--- Begin PASSAGE ---

First UX Workshop for Science in the Making

Tom Crane
digirati-ch
Published in
7 min readFeb 9, 2019

This article was first published on April 24, 2017

We started the project formally on 21 April with a UX workshop run by Diego Lago, Digirati’s head of User Experience.

We’re not starting from scratch. The archival items are already described in the Society’s CALM archive management system, and we have access to metadata that links an archival item with the content that was published in a journal. If we have have some drawings, or a manuscript, or a referee’s letter concerning publication, we know what article or other editorial in a published journal it relates to, so we can link to it.

We also know something of people, and their roles in relation to individual items. We know that Person A was a referee, Person B was an engraver. We have some keywords for each item, and sometimes know a location associated with each item. We want topic-driven navigation for serendipitous discovery, and it is clear that concepts such as Person or Keyword will be expressed as topics (or entities) with a page for every Person, Place or Keyword that we know about. But we don’t know a great deal more about what our topics are yet.

We have seen examples of the archive material we have to work with, and we have a goal that the platform we build should enrich that material, accruing more content and metadata over time from the actions of curators and users. We know that the platform goal is to showcase the archival material associated with journal articles, for a mixed audience.

Everyone brings their existing mental model of what we think we are building. Some of us are not well acquainted with the content, and that model is hazy. Others know the content in great detail. We don’t have a shared understanding of the domain model — or we have different conceptions of it. The first task of the day was to start working on that shared understanding.

Working alone together

The workshop alternated between exercises that we each did on our own, and group discussion.

We started by each writing down all the elements we could think of that would go into making the site. Every scrap of content that could be labelled, or any concept associated with content that might have a bearing on what the site shows and how it shows it. Things that may become pages and links.

The results of this exercise are a mixture of the concrete and the abstract, the class and the instance. Where one of us writes “Person” another writes “Author, Illustrator, Photographer, Witness, Professor, Student”. Common concepts emerge:

Person, Place, Subject, Role, Comment, Manuscript, Marginalia, Correspondence, Image, Archival Unit, Journal Issue, Journal Article, Topic, External web site, Referee’s reports, Date, Institution, Meeting, Front matter, Formula, Letter, Recipient, Sender…

We then spent time talking through the content concepts, to turn them into a first attempt at a model.

--- End PASSAGE ---
--- Begin DATA SHOWN ---

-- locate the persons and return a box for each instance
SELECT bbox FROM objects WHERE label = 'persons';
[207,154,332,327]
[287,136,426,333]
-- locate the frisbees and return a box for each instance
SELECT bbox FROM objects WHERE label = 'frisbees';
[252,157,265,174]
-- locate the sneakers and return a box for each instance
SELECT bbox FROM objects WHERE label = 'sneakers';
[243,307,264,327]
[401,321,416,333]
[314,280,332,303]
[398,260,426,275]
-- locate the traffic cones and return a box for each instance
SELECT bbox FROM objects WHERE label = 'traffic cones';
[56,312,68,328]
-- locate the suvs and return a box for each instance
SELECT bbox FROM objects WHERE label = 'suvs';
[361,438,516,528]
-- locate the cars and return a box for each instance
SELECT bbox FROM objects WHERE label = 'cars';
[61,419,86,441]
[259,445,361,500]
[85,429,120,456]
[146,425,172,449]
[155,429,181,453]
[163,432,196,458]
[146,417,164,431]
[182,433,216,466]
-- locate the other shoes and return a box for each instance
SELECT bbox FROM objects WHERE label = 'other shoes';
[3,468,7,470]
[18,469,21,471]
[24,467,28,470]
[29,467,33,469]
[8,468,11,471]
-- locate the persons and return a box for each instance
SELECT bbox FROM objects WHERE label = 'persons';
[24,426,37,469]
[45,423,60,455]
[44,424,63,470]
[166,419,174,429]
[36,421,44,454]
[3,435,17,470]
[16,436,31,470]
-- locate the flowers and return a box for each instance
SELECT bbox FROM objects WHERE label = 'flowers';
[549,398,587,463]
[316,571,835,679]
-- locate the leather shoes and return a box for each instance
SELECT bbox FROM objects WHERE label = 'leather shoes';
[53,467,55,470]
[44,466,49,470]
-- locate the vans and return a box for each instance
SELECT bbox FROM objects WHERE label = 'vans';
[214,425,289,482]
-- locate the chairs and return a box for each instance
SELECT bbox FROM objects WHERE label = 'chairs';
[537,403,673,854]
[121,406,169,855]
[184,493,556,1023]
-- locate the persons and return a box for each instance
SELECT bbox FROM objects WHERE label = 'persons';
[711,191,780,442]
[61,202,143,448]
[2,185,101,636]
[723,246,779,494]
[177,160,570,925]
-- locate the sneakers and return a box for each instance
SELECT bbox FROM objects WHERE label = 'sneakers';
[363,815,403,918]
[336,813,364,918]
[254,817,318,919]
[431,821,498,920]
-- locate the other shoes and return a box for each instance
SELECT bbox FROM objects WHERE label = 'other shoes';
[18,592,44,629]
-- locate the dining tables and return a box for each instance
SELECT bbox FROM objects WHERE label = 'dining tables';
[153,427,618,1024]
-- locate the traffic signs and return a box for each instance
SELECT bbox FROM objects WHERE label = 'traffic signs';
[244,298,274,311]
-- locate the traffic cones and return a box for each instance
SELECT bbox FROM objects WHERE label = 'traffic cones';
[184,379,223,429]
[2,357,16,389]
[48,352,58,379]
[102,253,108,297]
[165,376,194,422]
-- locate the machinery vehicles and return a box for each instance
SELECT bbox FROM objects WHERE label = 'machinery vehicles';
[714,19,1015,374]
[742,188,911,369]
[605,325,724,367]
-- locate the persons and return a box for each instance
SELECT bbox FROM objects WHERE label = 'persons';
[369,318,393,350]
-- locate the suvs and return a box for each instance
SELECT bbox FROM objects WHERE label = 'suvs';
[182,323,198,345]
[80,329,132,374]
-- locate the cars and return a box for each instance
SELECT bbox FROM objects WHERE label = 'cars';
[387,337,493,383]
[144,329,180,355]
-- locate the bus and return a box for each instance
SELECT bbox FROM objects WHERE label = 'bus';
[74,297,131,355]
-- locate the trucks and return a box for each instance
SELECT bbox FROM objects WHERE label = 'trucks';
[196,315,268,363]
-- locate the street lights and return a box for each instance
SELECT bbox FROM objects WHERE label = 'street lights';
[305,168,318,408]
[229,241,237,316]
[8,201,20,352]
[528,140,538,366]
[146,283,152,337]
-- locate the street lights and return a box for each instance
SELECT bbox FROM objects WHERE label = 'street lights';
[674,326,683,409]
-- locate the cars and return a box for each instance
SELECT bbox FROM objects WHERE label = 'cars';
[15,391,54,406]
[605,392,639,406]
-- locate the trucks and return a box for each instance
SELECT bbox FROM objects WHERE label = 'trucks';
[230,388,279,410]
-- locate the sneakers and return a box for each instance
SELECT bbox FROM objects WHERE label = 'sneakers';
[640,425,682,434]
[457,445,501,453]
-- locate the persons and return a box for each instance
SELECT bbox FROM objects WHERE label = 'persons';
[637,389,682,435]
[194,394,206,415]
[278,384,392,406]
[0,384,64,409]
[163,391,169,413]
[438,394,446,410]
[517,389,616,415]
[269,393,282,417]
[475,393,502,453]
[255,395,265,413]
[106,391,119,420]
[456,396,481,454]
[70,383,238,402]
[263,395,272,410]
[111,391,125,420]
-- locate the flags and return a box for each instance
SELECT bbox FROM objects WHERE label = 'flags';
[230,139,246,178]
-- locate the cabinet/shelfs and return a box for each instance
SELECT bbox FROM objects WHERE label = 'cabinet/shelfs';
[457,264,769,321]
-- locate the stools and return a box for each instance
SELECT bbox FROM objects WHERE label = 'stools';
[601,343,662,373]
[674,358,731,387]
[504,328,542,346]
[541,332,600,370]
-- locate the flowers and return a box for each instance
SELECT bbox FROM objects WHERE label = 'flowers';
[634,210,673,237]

--- End DATA SHOWN ---

### AIM
Rewrite the stretch of the workshop article from "We also know" through "topics are yet.", putting "reviewer" in place of "referee".

### EXERCISE SOLUTION
We also know something of people, and their roles in relation to individual items. We know that Person A was a reviewer, Person B was an engraver. We have some keywords for each item, and sometimes know a location associated with each item. We want topic-driven navigation for serendipitous discovery, and it is clear that concepts such as Person or Keyword will be expressed as topics (or entities) with a page for every Person, Place or Keyword that we know about. But we don’t know a great deal more about what our topics are yet.